[EXTRACTED TEXT]
....
The politics of Minorityism
South Africa has faced what the western democracies must now deal with.
South Africa's elimination of racial labeling for all its new-born citizens in the 1980’s offered the promise of a new social compact that could have had far-reaching global impact in redefining representative democracy for a world that is increasingly being made up of multi-cultural societies and states. Theirs is a parliament that empowers groups, political or ethnic, beyond the regional.
Ethnically diverse nations seem incapable of creating a workable politics to deal with the ingrained prejudices resulting from centuries of shifting borders and pogroms. South Africa's situation was historically recent and therefore more open to flexible solutions.
The creation of African homelands was an early attempt to graft the territorial imperatives of Western-style democracy onto the South African situation. Such representational government is based on geographical districting that preserves the dominance the majority culture. The solution didn't take in South Africa because the empowered majority culture dwindled to a numerically untenable minority status, leading ultimately to a collective despotism.
The United States is in a similar quandary. America's minorities are turning into a patchwork urban quilt of majorities all across the nation. The resultant realignment of local legislative districts is part of a normal process by which representational democracies adjust to the demographic facts churned up by the decennial census.
The unusual bitterness of the rhetoric this time suggests that more than the usual Democratic-Republican gerrymandering is at work. Fancifully shaped electoral districts sunder cohesive communities as newly emergent majorities seek local control of the legislative as well as the executive branches of government.
But cities with glittery cores and crumbling neighborhoods, like Baltimore, are little more than "homelands" relative to the affluent surrounding suburbs. It is only a matter of time before the Anglo-European majority in America nationally reflects the minority status that has already overtaken it in some urban enclaves.
Will we handle the transition any better than the South Africans whom we have tried to "sanction" and "embargo" into changing? Will we develop a solution that will be a model to the world, as important to socio-political development as the transition from monarchy to nation-states.
The main difference between the United States and South Africa is that there was never any risk in encoding full rights for minorities in the U.S. because it was inconceivable at the time that these minorities would ever dominate American culture, given the unlimited capacity of the "melting pot." But the most important difference was the creation of a system of social benefits that enhanced minority status in the United States in ways alien to South Africa's blacks.
These social benefits, now threatened as minorities move toward majority status, are reasserted under the philosophical rubric of minorityism: when a minority acts, talks and thinks like a minority even after it becomes a majority. All those past-due rights and privileges that were institutionalized by liberal courts and legislatures are now in jeopardy. In defense, minorityism transfers emphasis from the objective count to the objectionable effects. Numerical superiority doesn't automatically liberate a group from the clutches of the "dominant culture," as evidenced by institutional racism.
If America is moving toward a new subjective and relativistic standard for minority status, then nothing short of recasting the social compact in multi-cultural terms and rewriting the Constitution will suffice. Perhaps the answer will be as imaginative as a third house of Congress apportioned according to ethnic and racial lines or as simple as replacing a few key phrases in the Constitution and the Bill of Rights in order to give group rights precedence over individual rights.
....
[RAW DATA]
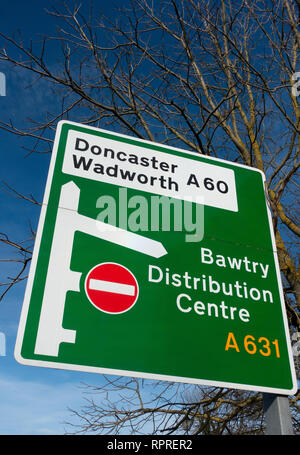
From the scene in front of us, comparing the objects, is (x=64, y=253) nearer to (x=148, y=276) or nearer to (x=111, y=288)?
(x=111, y=288)

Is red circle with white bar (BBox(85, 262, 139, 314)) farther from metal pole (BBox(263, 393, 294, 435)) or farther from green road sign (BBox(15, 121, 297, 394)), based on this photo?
metal pole (BBox(263, 393, 294, 435))

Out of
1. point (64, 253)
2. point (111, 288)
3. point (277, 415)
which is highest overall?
point (64, 253)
....
[WHAT TO PRODUCE]
Answer these from the essay on minorityism:
1. Which city does it name as a "homeland" compared with its affluent suburbs?
2. How does it define minorityism?
3. What imaginative change to Congress does its last paragraph suggest?

[YOUR RESPONSE]
1. Baltimore.
2. Minorityism is when a minority acts, talks and thinks like a minority even after it becomes a majority.
3. A third house of Congress apportioned according to ethnic and racial lines.